In a recent HubSpot Podcast, called “The Growth Show”, Wistia Co-founder Chris Savage said, “Video is really scary because it feels like you can have a huge effect on your brand because it can. And because if you’re getting on camera do you expose that you’re actually less professional than people thought you were, you have a smaller team than they thought you were.” And fresh off two full days of keynotes, conversations and breakout sessions at WistiaFest 2016, I have more questions than answers, around the approach some marketers are taking to video production.
The industry get-together, hosted by Savage’s video hosting company, Wistia, featured a range of presenters; from professional storytellers, to film producers, to inbound marketing agencies like StoryTeller. I am grateful for having had the opportunity to speak at the event and answer questions from attendees at my session.
In refection, two realities are abundantly clear:
- First, just as Instagram has made the amateur photographer look like a pro, a dude with a camera and iMovie has also discovered “street cred” with less discerning viewers.
- Secondly, video marketing is more about marketing than it is about video.
It used to be that video production companies could charge a premium for their work, simply because their “work” was actually a carefully honed craft. Furthermore, technology prevented these companies from churning out work quickly, thereby extending the process and making even corporate videos extremely costly. This is still the case for some projects, however, with more companies demanding video as part of their marketing strategy and digital tools simplifying the production process, the standards for quality and perceived need for expertise has dropped significantly.
The good news is that the cost to produce fabulous video stories has fallen, and yet, with the proliferation of video on the web, I believe the need for skilled video professionals is greater than ever.
Over the course of the two-day conference, I spoke with several marketers and agency owners about hiring a video team because, as they told me, “everyone wants to do video.” The gap they have in searching for these people is their knowledge of what skills are needed to produce outstanding video content. In addition, with limited exposure to various levels of production, my associates at the conference have struggled, or are struggling, to understand the nuances that separate poor or mediocre video production with exceptional work.

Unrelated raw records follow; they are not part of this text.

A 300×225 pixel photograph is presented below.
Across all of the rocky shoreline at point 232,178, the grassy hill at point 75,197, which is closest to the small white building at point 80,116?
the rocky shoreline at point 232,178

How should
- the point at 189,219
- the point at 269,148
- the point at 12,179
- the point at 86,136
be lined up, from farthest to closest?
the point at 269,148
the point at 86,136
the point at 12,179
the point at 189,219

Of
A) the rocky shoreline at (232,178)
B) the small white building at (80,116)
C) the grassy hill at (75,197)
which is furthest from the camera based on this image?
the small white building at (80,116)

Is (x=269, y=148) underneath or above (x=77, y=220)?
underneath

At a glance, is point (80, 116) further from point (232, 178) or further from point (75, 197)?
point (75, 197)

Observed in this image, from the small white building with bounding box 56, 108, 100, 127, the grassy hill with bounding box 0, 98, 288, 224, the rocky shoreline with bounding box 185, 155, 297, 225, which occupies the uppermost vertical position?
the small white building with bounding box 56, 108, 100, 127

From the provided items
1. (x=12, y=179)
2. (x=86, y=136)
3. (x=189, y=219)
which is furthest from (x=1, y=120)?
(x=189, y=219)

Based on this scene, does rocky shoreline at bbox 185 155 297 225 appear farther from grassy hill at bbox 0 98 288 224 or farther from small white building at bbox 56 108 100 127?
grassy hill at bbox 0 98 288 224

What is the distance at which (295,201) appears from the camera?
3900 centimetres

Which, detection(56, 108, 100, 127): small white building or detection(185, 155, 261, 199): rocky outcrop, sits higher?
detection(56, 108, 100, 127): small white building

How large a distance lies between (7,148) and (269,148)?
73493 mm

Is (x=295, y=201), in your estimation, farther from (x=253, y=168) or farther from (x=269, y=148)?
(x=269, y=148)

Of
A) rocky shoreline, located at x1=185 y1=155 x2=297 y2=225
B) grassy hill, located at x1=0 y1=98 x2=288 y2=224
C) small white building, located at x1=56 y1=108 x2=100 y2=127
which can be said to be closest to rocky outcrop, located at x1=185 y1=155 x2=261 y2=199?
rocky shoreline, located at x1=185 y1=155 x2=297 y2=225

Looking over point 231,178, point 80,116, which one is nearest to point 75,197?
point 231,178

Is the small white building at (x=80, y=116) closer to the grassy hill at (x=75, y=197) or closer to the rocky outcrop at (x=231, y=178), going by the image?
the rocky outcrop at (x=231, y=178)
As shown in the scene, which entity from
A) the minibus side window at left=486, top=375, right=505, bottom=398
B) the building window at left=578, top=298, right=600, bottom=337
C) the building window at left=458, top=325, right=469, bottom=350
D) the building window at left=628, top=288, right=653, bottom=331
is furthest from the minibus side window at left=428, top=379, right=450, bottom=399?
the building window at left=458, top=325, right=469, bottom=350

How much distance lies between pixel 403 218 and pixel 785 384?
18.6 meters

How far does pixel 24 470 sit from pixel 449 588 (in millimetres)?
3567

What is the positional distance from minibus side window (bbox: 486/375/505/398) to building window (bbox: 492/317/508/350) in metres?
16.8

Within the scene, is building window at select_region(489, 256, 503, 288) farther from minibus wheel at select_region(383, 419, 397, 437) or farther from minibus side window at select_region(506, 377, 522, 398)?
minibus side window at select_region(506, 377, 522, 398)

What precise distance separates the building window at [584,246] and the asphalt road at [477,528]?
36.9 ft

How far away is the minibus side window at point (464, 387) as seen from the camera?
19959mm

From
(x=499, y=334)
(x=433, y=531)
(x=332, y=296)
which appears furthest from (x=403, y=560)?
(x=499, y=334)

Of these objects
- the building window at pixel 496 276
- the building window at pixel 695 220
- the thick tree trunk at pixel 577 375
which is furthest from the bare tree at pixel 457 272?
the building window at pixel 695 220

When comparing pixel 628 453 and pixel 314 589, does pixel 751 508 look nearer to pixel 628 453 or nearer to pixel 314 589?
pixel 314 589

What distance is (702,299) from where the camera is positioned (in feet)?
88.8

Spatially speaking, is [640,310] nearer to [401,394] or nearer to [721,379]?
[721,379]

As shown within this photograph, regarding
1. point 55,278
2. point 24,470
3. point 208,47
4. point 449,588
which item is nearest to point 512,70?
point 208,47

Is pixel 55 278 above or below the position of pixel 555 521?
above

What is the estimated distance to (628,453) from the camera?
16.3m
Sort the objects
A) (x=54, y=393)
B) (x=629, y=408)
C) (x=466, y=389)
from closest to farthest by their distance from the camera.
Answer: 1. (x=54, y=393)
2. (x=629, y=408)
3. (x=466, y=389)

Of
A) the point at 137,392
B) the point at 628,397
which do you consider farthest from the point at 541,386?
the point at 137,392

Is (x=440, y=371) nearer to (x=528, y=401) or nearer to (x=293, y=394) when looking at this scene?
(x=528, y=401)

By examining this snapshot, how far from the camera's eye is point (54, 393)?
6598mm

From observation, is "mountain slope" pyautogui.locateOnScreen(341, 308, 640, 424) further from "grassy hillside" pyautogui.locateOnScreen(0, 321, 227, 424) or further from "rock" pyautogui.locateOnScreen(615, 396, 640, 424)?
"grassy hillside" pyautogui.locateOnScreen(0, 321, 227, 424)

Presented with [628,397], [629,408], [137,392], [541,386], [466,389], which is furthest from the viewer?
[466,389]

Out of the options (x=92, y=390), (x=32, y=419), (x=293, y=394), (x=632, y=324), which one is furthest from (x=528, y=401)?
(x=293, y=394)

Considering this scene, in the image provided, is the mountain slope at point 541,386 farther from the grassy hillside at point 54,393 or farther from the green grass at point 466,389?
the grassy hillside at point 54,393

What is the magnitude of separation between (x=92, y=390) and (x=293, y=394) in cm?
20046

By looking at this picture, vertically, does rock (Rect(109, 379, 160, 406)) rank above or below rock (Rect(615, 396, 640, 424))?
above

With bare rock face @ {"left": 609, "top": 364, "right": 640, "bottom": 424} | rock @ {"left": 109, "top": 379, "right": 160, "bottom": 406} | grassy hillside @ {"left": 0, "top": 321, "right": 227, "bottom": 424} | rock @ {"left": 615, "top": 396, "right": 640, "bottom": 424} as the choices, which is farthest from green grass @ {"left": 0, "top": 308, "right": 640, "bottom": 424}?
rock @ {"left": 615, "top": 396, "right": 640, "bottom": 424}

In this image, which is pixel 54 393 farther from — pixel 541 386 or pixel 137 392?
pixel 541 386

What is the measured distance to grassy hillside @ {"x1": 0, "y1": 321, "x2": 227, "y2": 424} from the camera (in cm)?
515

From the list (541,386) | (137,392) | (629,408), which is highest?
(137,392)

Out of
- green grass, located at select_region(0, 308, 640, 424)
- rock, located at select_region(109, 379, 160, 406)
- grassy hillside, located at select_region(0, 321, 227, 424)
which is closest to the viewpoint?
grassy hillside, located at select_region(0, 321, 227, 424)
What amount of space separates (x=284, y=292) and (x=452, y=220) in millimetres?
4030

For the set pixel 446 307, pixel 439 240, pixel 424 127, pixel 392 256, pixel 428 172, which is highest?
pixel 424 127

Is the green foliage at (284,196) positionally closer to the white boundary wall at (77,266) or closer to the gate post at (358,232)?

Finding the Right Professional
Businesses need to hire talent, or work with production companies, who understand how to create video stories that elevate their messages above the clutter of online video content. Identifying those individuals in today’s environment is extremely difficult to do, and here’s why: just about anyone who has used a video camera can cobble together a highlight reel that looks somewhat professional. Heck, my 13-year old daughter has shot stories that would make a casual observer believe she could produce a professional video, but she can’t. She lacks what many young shooters and producers are missing – experience. Specifically, they haven’t had to navigate enough unusual circumstances and they haven’t made enough mistakes to learn and improve. They are also lacking a fundamental aspect of business – working with clients. However, what is somewhat irresistible for business owners is that these young video “professionals” are available at a price tag that is much more attractive than that of a seasoned professional.
Marketing + Video
The coincidence is that, many skilled video professionals who have honed their craft, and built exceptional bodies of work are missing an understanding of marketing. Generally speaking, video professionals are like artists who see their work as a craft. Marketers see video as a means to an end; it should engage audiences and drive new leads or revenue. And with the incredible video analytics tools available today a videographer or producer who is not keenly aware of the marketing impact of their work will become an expendable commodity. The artist typically doesn’t think about how much money his painting will generate before he sits down at his easel, and yet, this is what the video marketer must do before shooting a frame of video.
Here’s the rub; the savvy videographer and producer can pursue the art and live the life of a starving artist. Or, they can take their talents and learn how it can be leveraged to help businesses drive engagement and revenue. For some, this is “selling out,” and for others, this can be the launching pad of a sustainable career that brings tremendous values to their clients and employers.
So here we are, saddled up and on the outskirts of town. We’re on the verge of the wild west of video marketing (seems like we were just here with social media!). After listening to hours and hours of speakers and contemplating our learnings over 11-years of video production at StoryTeller, I realize we’ve done a lot right and we still have so much more to learn and master. The more things change, the more they stay the same.
As you embark on a video marketing strategy keep focused on your target audience, your KPIs, and this new medium you are using. Test and measure. Remember, just because you can shoot and post video to your website or social media doesn’t mean that it’s effective. Your analytics won’t lie. Now, marketing professional, go find a video professional or partner who you can dance with and who can take your ideas and make them better.